Work required
Across the records, how many lines contain "States"? Answer with the number alone.
Data for analysis below:
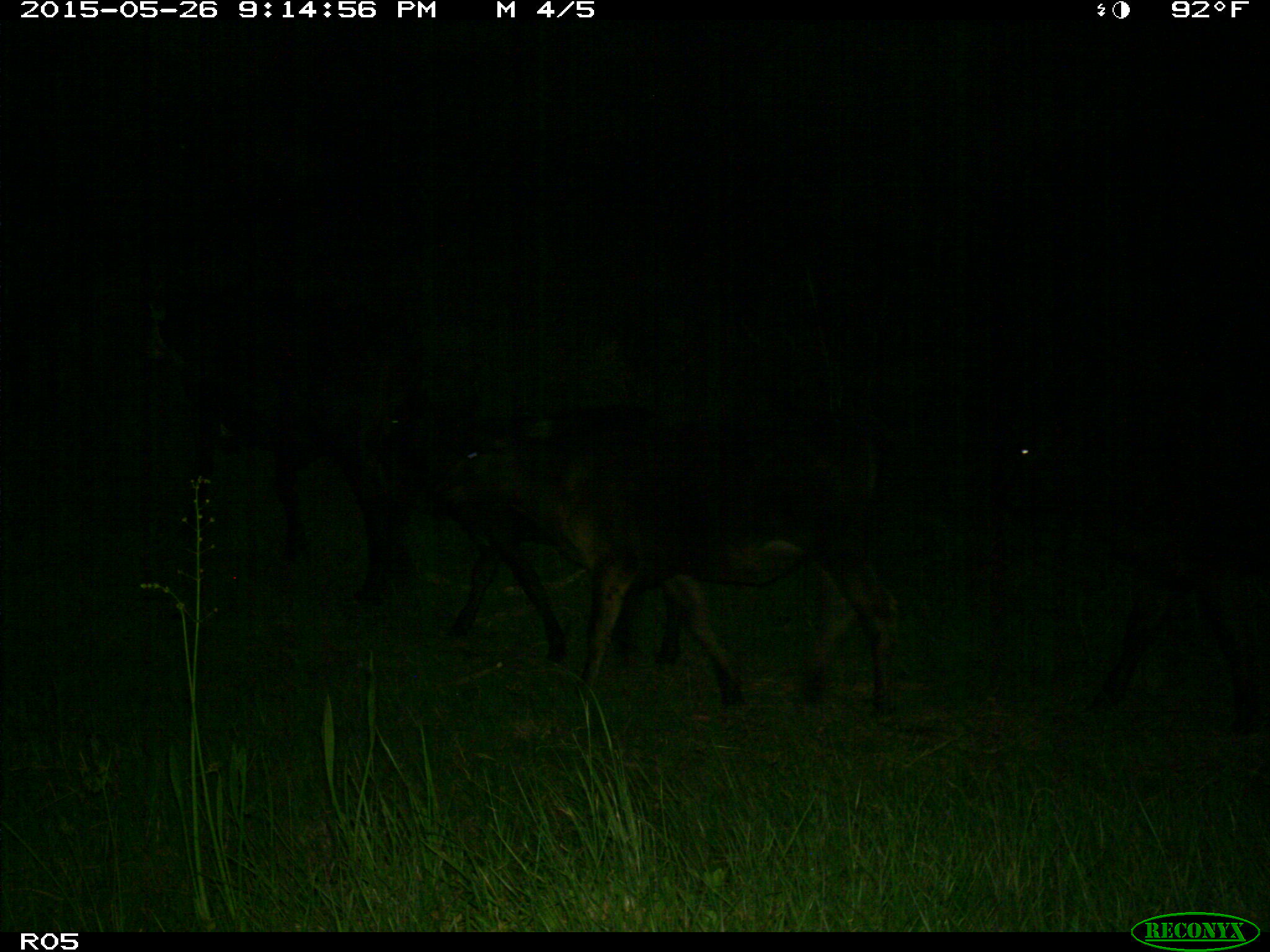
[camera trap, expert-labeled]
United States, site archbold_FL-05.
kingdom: Animalia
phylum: Chordata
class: Mammalia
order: Artiodactyla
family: Bovidae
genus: Bos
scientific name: Bos taurus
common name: domestic cow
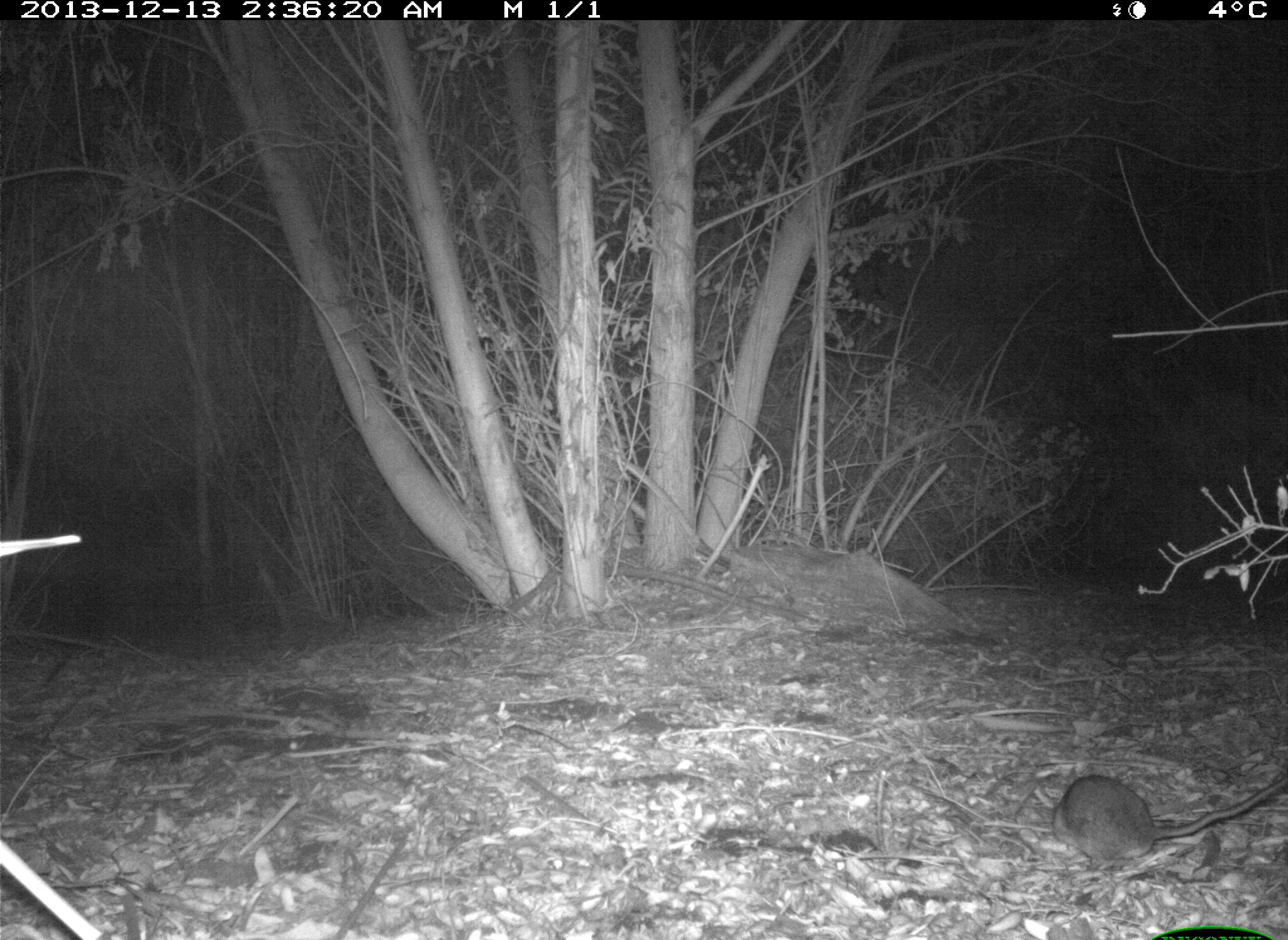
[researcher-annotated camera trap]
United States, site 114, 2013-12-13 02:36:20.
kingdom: Animalia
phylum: Chordata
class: Mammalia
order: Rodentia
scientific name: Rodentia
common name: rodent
End of Data for analysis.
Answer space
2